— REQUIREMENT 1 —
Identify every line in the entries below that contains the string "logo" and copy each one.

Thursday, March 4, 2010

Making the case for Scala

At first glance, Scala seems like an odd choice for developing web applications. Scala is a JVM language created by Martin Odersky of EPFL seems like an academic's testbed for a 'grand unified language' combining functional programming and strict object-oriented design. Scala is clearly gaining in popularity, but the current TIOBE Software Index places Scala at #24 with a rank of only 0.459%, far behind the #1 language, Java, which has a a rank of 17.348%. So, if you want to be on a JVM, why not stay with the undisputed champion of the TIOBE ranking since June 2001?

The key reason is money. Developer time is money. Developer time is, to a remarkably good approximation, proportional to the number of lines of codes that need to be written. This holds over a wide range of languages. Rather than regurgitate an existing piece, I urge you to read Research: Programming Style and Productivity and Scala vs Java: Conciseness equals less bugs. Scala was found to reduce lines of code by 30-35%. This should lead to a commensurate increase in productivity.

The second reason is that functional programming looks like it is the future. Erlang proves that functional programming can lead to high reliability systems with massive concurrency. Computers are becoming highly concurrent, not faster.

The third reason is more prosaic. Liftweb gives many of the advantages of Ruby on Rails and it also provides type checking. Call me old fashioned, but I get warm fuzzy feelings knowing that a compiler is preventing wide classes of errors.

— REQUIREMENT 2 —
In the Scala post, by how much was Scala found to reduce lines of code?

— DATA —
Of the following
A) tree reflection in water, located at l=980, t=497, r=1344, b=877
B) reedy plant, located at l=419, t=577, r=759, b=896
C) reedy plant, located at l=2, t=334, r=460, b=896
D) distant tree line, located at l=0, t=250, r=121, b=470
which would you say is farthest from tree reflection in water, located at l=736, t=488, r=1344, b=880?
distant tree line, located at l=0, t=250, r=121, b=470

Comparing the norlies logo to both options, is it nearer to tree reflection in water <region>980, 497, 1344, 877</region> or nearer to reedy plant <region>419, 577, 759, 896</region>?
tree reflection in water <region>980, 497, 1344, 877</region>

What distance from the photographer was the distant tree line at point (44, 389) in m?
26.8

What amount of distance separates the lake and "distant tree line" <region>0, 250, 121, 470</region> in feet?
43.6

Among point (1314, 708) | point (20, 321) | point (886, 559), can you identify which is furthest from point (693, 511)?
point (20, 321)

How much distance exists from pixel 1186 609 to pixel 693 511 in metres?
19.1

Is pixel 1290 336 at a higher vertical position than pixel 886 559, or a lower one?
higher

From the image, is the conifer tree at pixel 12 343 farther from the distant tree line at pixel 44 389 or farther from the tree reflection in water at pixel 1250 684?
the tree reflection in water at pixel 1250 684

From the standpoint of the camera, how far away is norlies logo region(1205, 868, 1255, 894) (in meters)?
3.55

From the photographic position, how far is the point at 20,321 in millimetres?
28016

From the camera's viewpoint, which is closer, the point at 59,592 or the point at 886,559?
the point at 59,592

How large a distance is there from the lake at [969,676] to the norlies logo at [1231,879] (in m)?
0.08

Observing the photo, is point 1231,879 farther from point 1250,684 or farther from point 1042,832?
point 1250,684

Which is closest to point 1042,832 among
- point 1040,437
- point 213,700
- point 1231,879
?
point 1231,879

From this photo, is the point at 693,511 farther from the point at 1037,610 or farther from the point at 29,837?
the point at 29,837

— EXERCISE ANSWER 1 —
Comparing the norlies logo to both options, is it nearer to tree reflection in water <region>980, 497, 1344, 877</region> or nearer to reedy plant <region>419, 577, 759, 896</region>?
From the standpoint of the camera, how far away is norlies logo region(1205, 868, 1255, 894) (in meters)?
How large a distance is there from the lake at [969,676] to the norlies logo at [1231,879] (in m)?

— EXERCISE ANSWER 2 —
By 30-35%.